» Exercise objective
In the piece on polling cutoffs for the Republican debates, how many debates would the writer hold if sixteen candidates met the basic requirements?

-------- Passage to read --------

A lot of people seem really disturbed that polls are going to be used to determine who will and will not be on the stage for the first couple of Republican debates. I’ll admit that there are a number of problems with this approach, but the only other viable solution I can think of would be to have several debates and randomize which candidates will appear in each one.
Let’s start with a basic premise. It’s not worth having a debate at all if no one has more than a few minutes to talk. I think ten people is already too big, and I actually think five participants is pushing the edge of pointlessness. So, it’s completely justifiable to create some arbitrary cutoff.
Then you need some criteria that you can use to justify excluding folks. And once you’ve vetted the candidates to make sure that they’ve filed the paperwork to run and submitted financial statements that prove that they’re taking steps in that direction, there isn’t any better objective measure than an average of polls.
Honestly, what else could you use? How much money they’ve raised? How many elected officials have endorsed their campaigns?
No matter what you do, it will be somewhat unfair and it will create some kind of perverse incentive.
Now, if I had to devise a fair system, I’d count up how many people have met the basic requirements and divide by four. If there are twelve candidates, I’ll throw their names in a hat and create three separate debates with four candidates each. If they are 16 candidates, then I’ll have four debates. If they are nineteen, then I’ll have five and the last one only have three participants.
If you want, you can do the same thing but instead of dividing by four, you could divide by five, six, or seven.
Anything more than seven strikes me as clearly a waste of everyone’s time. At eight candidates, a two-hour debate would leave each candidate less than 15 minutes of total time, owing to the time wasted on introductions, questions, cross-talk, and a commercial break or two. At ten candidates, they’re fighting to get close to twelve minutes of total time. And that’s if the debate is a full two hours. I think historically a lot of debates have been only 90 minutes long.
With my solution of limiting each debate to four participants, they’d have close to a half-hour each in a two-hour debate and still more than 20 minutes each in a ninety-minute debate.

-------- Given entries --------

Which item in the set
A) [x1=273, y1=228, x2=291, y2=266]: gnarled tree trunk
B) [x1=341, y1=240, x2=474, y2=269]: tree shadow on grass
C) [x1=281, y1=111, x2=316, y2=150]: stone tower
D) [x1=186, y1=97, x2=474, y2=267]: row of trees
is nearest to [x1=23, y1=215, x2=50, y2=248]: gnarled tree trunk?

--------

» Exercise solution
Four debates.